# Stored data
_ _ _ _ _
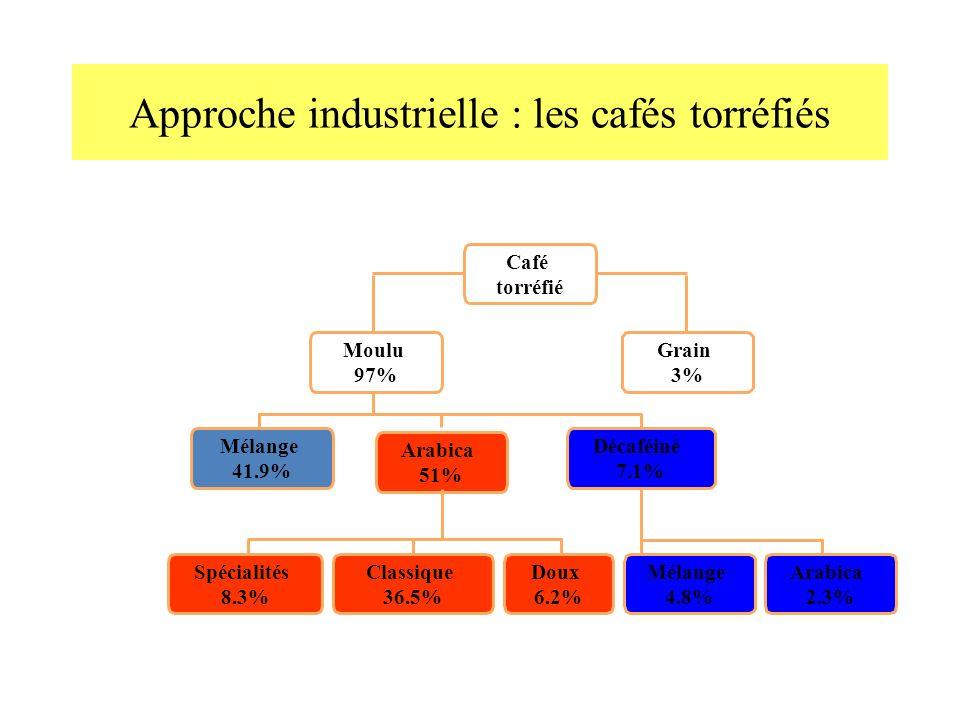 Approche industrielle : les cafés torréfiés Arabica 2.3% Café torréfié Moulu 97% Grain 3% Décaféiné 7.1% Mélange 41.9% Arabica 51% Spécialités 8.3% Classique 36.5% Doux 6.2% Mélange 4.8%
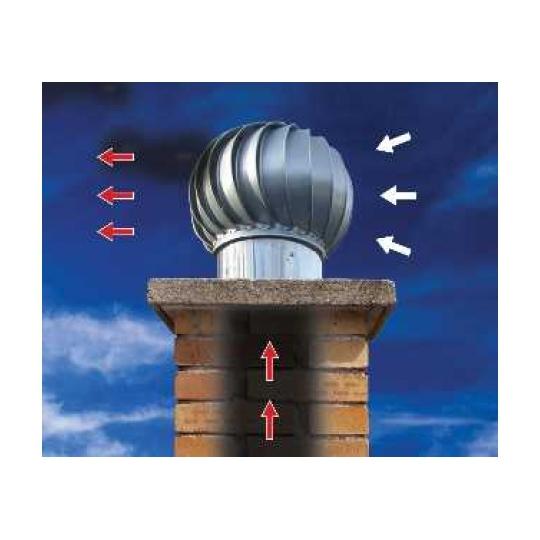 Terminal cos de fum rotativ 150 mm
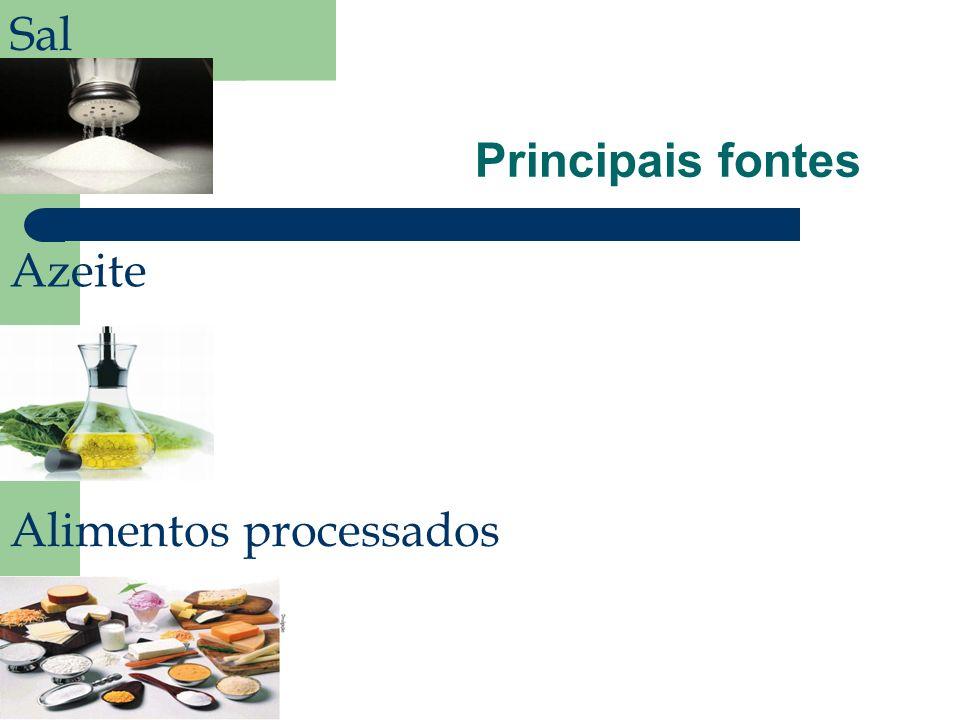 Sal Principais fontes Azeite Alimentos processados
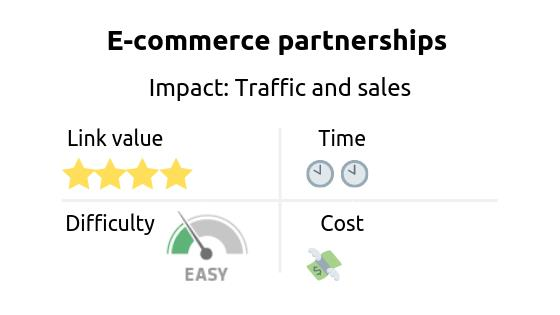 Link building strategy: e-commerce partnerships. Impact: traffic and sales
_ _ _ _ _
# What is being asked
Print out the material word for word, omitting the pictures.

# Answer space
 Approche industrielle : les cafés torréfiés Arabica 2.3% Café torréfié Moulu 97% Grain 3% Décaféiné 7.1% Mélange 41.9% Arabica 51% Spécialités 8.3% Classique 36.5% Doux 6.2% Mélange 4.8%
 Terminal cos de fum rotativ 150 mm
 Sal Principais fontes Azeite Alimentos processados
 Link building strategy: e-commerce partnerships. Impact: traffic and sales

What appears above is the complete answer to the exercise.